> _EXERCISE REQUIREMENTS_:
1. In the text on the Apostolic Fathers, translate this sentence into German: "The letter of Barnabas is actually a theological tract, II Clement is a homily, the Shepherd of Hermas reads like an apocalypse, and the letter to Diognetus is an apology."
2. Name every specific year that appears in the text on the Apostolic Fathers.
3. According to the text on the Apostolic Fathers, who found and published the Greek Didache in 1883?
+++ TEXT SECTION
The Apostolic Fathers: Editions and Translations

Manuscripts and Editions of Early Christian Texts (MEECT)

Manuscripts and Editions of Early Christian Texts (MEECT) is a series of Research Guides based on case studies. It seeks to demonstrate the significance of the work that has been done by libraries and other institutions which digitize medieval manuscripts. My aim is to make it easier for scholars to find digitized manuscripts as well as manuscripts listed in digital catalogues. Furthermore, these guides seek to create a dialogue between scholars and institutions serving the digital revolution in the study of the European cultural heritage.

Apostolic Fathers: Editions, Tools and Translations

Apostolic Fathers: Introduction

In the English literature of the 16th century, the expression "Apostolic Fathers" was used in various ways for ancient authors, whose texts were considered authoritative. In 1672, J.-B. Cotelier published in Paris a collection of the writings of "Fathers who flourished in the Apostolic times". The breakthrough of the expression "Apostolical Fathers" can be traced back to William Wake, who in 1693 published a translation of the "genuine epistles of the apostolical fathers, S. Barnabas, S. Ignatius, S. Clement, S. Polycarp, the Shepherd of Hermas, and the martyrdoms of St. Ignatius and St. Polycarp". It became common to characterize apostolic fathers as esteemed Christian teachers who wrote their treatises in the middle of the 2nd century. Some of their writings were composed before the latest writings of the New Testament and some of them were written at the time of the early Christian apologists. The concept which was not chronologically exact was becoming conceptually both functional and useful.

In 1765, the number of the "Apostolic Fathers" was extended by Andreas Gallandi with the letter to Diognetus, the fragments of Papias, and the fragment of Quadratus. When the Greek Didache was found and published by Bryennius in 1883, it soon became the document which was thought to be the first and most primitive among the writings of the Apostolic Fathers. While the Didache is a church order, most of these writings are letters (I Clement, the seven [original] letters of Ignatius, Polycarp). The letter of Barnabas is actually a theological tract, II Clement is a homily, the Shepherd of Hermas reads like an apocalypse, and the letter to Diognetus is an apology. The Martyrdom of Polycarp was handed on together with his letter, and thus it was natural to include among the writings of the Apostolic Fathers.
++++++
+++ DATA LISTING
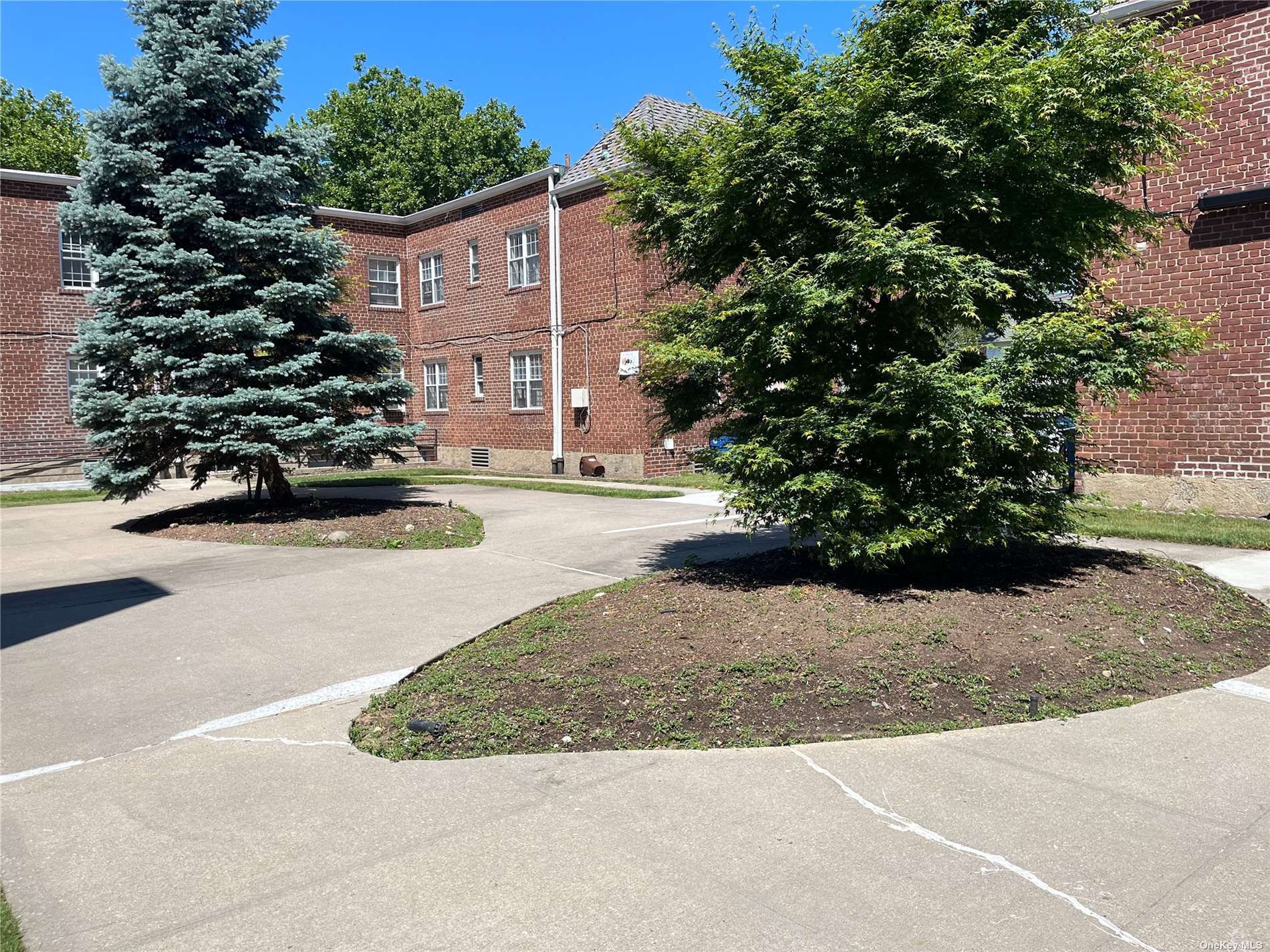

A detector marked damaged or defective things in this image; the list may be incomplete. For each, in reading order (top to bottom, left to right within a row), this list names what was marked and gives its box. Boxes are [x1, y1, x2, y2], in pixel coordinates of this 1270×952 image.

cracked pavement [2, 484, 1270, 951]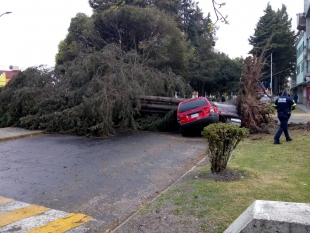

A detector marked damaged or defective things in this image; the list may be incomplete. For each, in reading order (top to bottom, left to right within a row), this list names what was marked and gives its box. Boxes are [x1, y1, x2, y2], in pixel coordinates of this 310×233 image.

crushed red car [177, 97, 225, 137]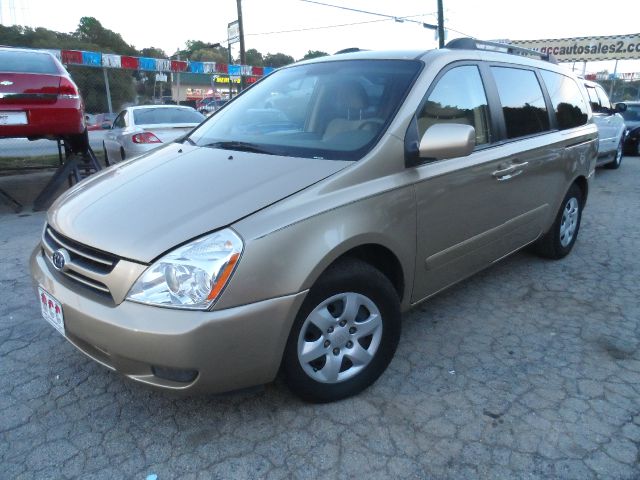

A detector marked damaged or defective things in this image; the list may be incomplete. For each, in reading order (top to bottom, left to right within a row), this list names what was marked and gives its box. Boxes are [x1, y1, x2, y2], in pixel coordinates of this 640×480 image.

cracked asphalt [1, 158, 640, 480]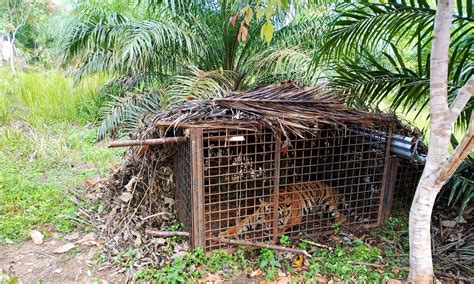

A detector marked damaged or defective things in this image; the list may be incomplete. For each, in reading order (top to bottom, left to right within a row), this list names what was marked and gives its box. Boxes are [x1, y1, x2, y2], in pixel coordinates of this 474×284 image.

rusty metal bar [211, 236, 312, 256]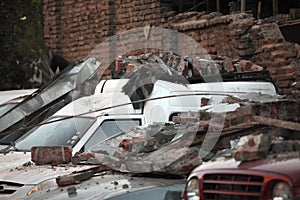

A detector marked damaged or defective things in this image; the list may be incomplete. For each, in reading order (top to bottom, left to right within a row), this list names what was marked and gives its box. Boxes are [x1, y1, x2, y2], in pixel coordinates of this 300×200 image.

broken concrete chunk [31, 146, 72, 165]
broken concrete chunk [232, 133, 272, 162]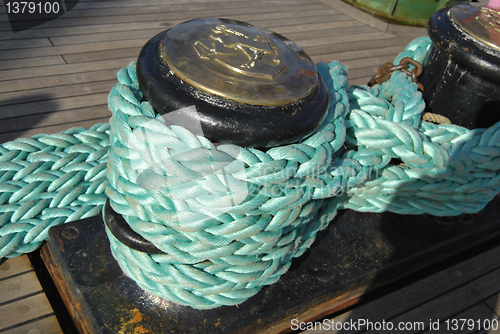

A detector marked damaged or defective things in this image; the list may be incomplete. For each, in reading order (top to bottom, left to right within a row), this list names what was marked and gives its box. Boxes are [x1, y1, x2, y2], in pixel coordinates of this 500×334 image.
++++++
> _SOLVED TASKS_:
1. Der Barnabasbrief ist eigentlich ein theologischer Traktat, der Zweite Clemensbrief ist eine Homilie, der Hirt des Hermas liest sich wie eine Apokalypse, und der Brief an Diognet ist eine Apologie.

2. 1672, 1693, 1765, 1883

3. Bryennius